Photography has provided a continuous and rich contemporary source for dress since the latter half of the 19th century. There is easily enough research and visual information to fill another volume covering the period from 1850 to the present day. This book concentrates on the age before photography, starting with prehistoric clothing and continuing chronologically, if unevenly, to 1850. Except for a brief look at clothing in the ancient Orient, the bookⳠscope is focused on Western dress.
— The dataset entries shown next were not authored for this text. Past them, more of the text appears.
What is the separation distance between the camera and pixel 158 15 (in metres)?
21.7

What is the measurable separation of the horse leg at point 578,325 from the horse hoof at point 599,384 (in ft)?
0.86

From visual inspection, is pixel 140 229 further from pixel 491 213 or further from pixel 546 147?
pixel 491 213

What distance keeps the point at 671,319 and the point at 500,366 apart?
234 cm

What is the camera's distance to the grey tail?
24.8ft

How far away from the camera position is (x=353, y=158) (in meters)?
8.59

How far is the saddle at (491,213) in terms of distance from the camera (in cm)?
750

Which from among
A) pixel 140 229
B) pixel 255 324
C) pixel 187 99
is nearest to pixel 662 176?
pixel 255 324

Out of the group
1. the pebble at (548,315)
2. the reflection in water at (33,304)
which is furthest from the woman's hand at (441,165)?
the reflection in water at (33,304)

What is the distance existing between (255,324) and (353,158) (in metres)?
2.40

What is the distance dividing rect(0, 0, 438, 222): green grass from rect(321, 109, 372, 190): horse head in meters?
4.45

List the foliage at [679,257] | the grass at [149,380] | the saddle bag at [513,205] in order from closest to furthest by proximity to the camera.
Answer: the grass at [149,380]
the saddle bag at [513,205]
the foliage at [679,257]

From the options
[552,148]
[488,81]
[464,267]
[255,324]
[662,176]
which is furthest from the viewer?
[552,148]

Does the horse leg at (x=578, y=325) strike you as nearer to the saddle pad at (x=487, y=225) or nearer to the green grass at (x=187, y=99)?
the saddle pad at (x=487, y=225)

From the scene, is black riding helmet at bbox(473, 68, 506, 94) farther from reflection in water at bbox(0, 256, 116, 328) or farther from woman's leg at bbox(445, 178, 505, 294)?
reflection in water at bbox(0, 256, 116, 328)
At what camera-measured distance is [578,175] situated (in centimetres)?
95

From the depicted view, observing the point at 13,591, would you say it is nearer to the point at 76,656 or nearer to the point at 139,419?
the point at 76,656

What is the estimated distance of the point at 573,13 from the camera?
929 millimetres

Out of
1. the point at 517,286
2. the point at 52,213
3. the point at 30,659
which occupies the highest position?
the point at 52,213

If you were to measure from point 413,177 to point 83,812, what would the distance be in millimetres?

The chapters are organized by a brief outline of basic clothing pieces and their historical, cultural, and social context. The pictures and their captions follow. A constant challenge was to find pictures that were both representative of everyday dress and of reproduction quality. Sources for the pictures include paintings, sculptures, frescos, miniatures, stained-glass, coins, seals, tapestries, engravings, and periodicals contemporary to the period being discussed. Surprisingly, the best information about dress sometimes comes from sources that are not concerned primarily with clothing: histories, travel books, diaries, memoirs, account books, and archaeological treatises. The book concludes with an extensive bibliography to guide the reader who would like to explore further.

While historians, costume specialists, designers, curators, sociologists, anthropologists, and clothing restorers will find this book a handy reference, I hope that "everyday readers" too will enjoy entering the world of everyday clothing, where they might be surprised--and even delighted--by learning what people like themselves really wore.